Document excerpt =>
Cell glycans are synthesized by many glycosyltransferases, and the process generally occurs in the endoplasmic reticulum or Golgi apparatus [70,71]. For example, some enzymes are responsible for the aberrant addition or truncation of the carbohydrate moieties on cell surface lipids, proteins, or peptides, which also play roles in distinguishing tumor cells from normal cells and tumor metastasis [72]. Similar to mutations in genes, due to aberrant O-glycosylation, N-linked oligosaccharides also play a critical role in tumor cell progression and mitosis. The biosynthesis of N-glycoproteins, that normally begins in the endoplasmic reticulum (ER), involves three major sequences. The first phase involves the synthesis of a dolichol-linked precursor oligosaccharide, GLc3Man9GlcNAc2-PP-Dol. The lipid molecule, dolichol, is found to be attached to the membrane of ER and contains one phosphate group to add various sugar molecules (two GlcNAc, nine mannose, and three glucose), with a pyrophosphate group. After synthesis of the precursor molecule, it gets transferred to an asparagine (Asn) residue of a protein by oligosaccharyltransferases. The final phase involves modification of the oligosaccharide chain by several trimming reactions, such as the stepwise removal of three glucose molecules and up to six mannose residues by glucosidase I and II. Following the attack by enzymes, the remaining central core undergoes further processing reactions, e.g., the addition of other sugars, such as N-acetylglucosamine, galactose, neuraminic acid, L-fucose, and N-acetylgalactoseamine performed by several glycotransferase enzymes to produce three different types of N-glycans (Figure 5). High mannose-type glycans contain additional mannose units, whereas both hybrid and complex types contain additional monosaccharide units attached to the core. Due to the complex nature of those aglycons, any variation in this biosynthesis may lead to oncogenesis and tumor metastasis. Therefore, the identification of new therapeutic strategies for the inhibition of those glycosidases has captured the attention of scientists to prevent aberrant N-glycosylation and, hence, halt cancer.

Work required => In the passage on N-glycan biosynthesis, which enzymes transfer the precursor oligosaccharide to an asparagine residue of a protein?

Stored data =>

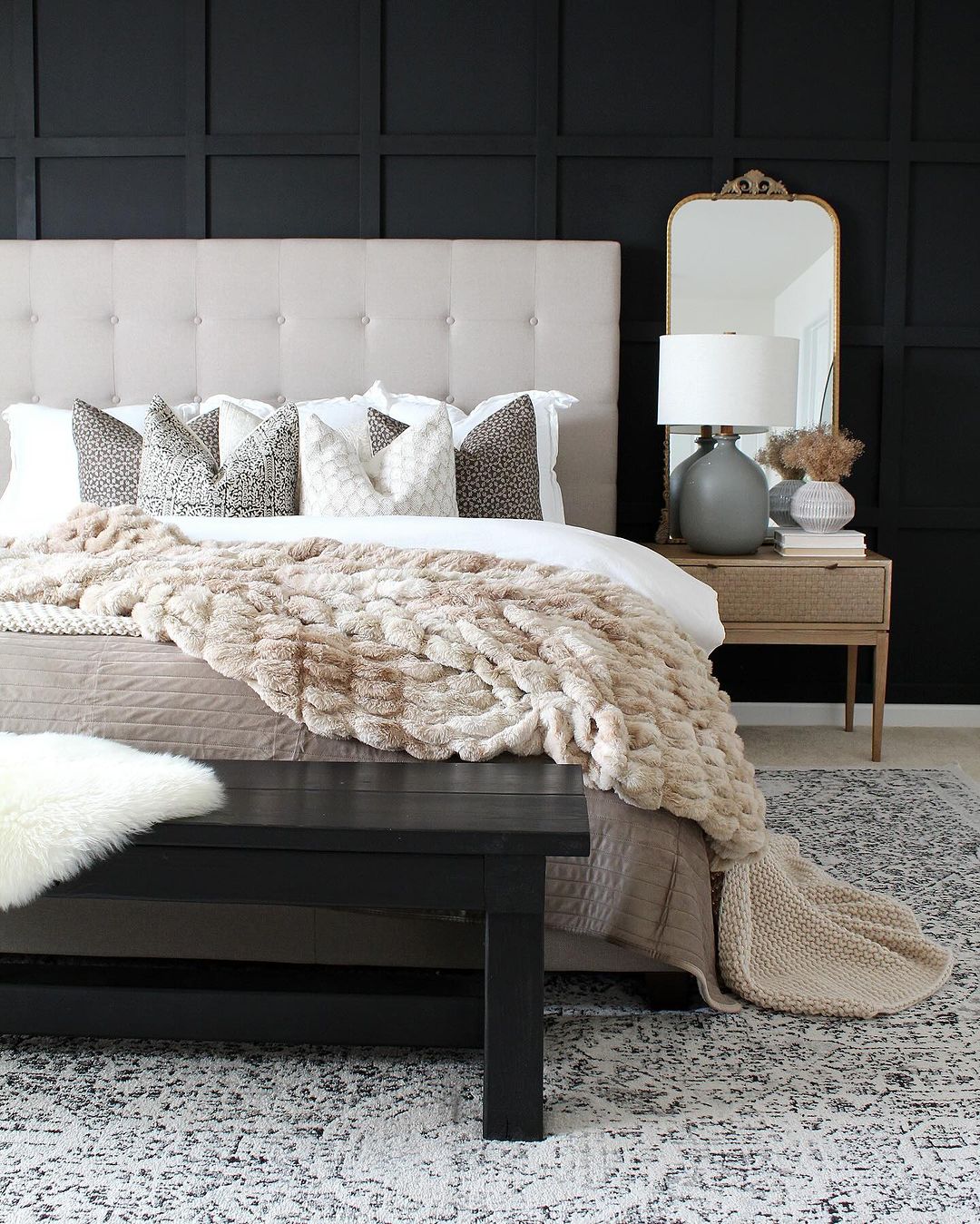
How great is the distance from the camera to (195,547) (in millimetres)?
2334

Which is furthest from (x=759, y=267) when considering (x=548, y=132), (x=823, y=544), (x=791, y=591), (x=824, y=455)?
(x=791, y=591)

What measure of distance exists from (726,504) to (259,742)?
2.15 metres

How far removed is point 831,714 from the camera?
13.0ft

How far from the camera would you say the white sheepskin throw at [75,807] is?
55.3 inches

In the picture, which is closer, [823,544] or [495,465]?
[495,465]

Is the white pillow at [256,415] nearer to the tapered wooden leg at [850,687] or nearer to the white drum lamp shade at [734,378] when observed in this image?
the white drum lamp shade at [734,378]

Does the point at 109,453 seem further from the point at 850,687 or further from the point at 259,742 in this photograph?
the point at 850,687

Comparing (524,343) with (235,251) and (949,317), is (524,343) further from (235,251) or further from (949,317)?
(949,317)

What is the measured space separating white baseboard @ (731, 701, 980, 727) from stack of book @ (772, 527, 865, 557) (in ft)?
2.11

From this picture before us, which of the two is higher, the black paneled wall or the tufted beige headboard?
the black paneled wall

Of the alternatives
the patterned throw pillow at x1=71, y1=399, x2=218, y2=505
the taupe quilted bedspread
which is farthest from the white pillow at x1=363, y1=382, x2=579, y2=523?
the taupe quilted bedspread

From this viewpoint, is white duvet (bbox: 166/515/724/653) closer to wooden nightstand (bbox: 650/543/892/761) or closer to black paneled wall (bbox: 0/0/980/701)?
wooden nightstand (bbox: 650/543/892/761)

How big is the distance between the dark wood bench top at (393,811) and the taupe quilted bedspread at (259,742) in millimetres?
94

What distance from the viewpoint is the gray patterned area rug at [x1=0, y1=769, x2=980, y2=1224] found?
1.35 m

Answer for the task => Oligosaccharyltransferases.